4 Responses to Curiosity Meets Martian Dunes

  1. Your G+ post had me reading all sorts of things about the differences in the “angle of repose” between Earth and Mars. Which theoretically isn’t gravity dependant although there’s some evidence (including the photo in your post) that there are in fact differences.
    I was ready to enjoy the conversation on your G+ post and noticed, sadly, you’ve disabled your comments. Please reconsider.

    • John Baez says:

      Yes, the dependence—or lack thereof!—of the angle of repose on the acceleration of gravity is a fascinating puzzle. I’d forgotten that when posting this article. What did you learn about this?
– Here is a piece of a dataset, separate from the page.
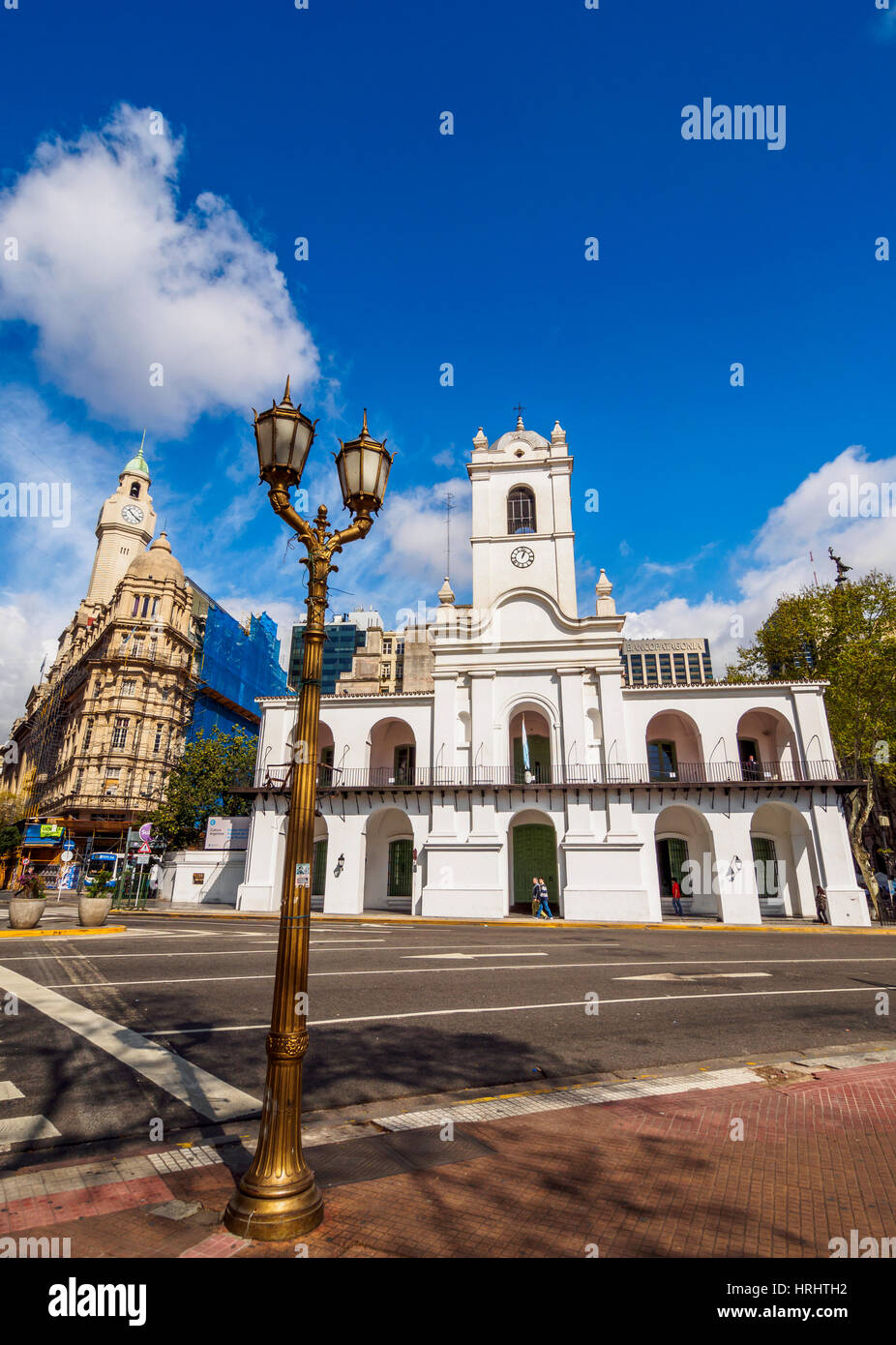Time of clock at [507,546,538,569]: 1:02
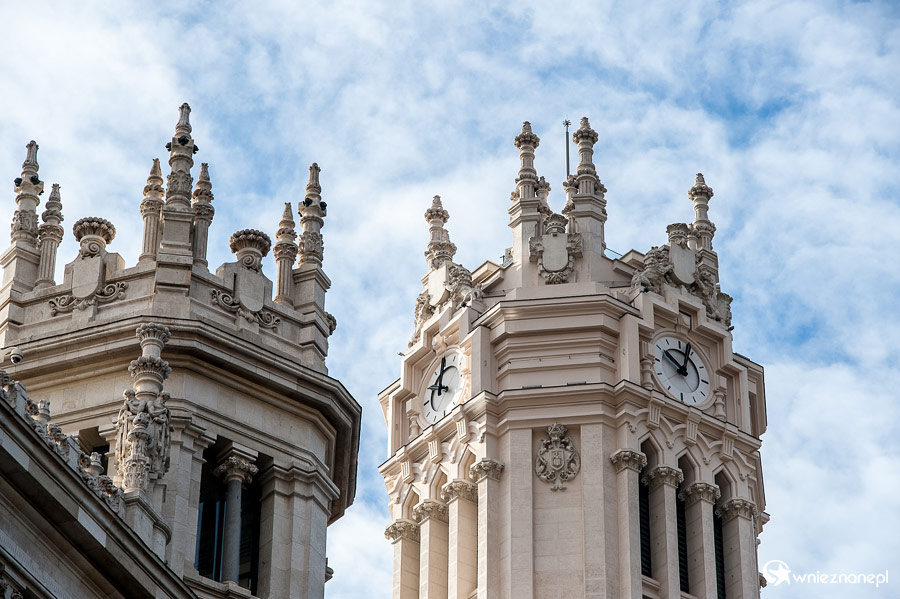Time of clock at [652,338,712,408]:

      I no longer enable comments on any of my G+ posts. For reasons explained here, I find G+ to be a frustrating place for conducting conversations. I don’t want to spend time there anymore. So if people want to talk to me, they’ll have to come here, or send me an email. I just post things on G+ to remind people that I still exist.

      (Actually it’s a bit more complicated than that. I had tried to set up a system where my posts here would automatically be copied to G+ and comments there would be automatically be copied here. That could be nice, and I’d been told it was possible. But I was unable to get it to work, perhaps because I’m not naturally talented at such things and have little patience for them. So, I gave up.)

  2. I’m imagining a news item a thousand years from now: “The trailing side of a dune is now approaching the site where Curiosity broke down, raising hope that the old probe might soon see daylight for the first time in centuries”

    If terraforming doesn’t interfere.

    • John Baez says:

      That would be cool. A bit like Ötzi the Iceman:

      Five thousand years ago in the European Alps, a man was shot by an arrow, then clubbed to death. His body was subsequently mummified by ice until glacier retreat exhumed him in 1991. Subsequently, this ancient corpse has provided a trove of intriguing information about copper-age Europeans. Now, Maixner et al. have identified the human pathogen Helicobacter pylori within the mummy’s stomach contents. The strain the “Iceman” hosted appears to most closely resemble pathogenic Asian strains found today in Central and Southern Asia.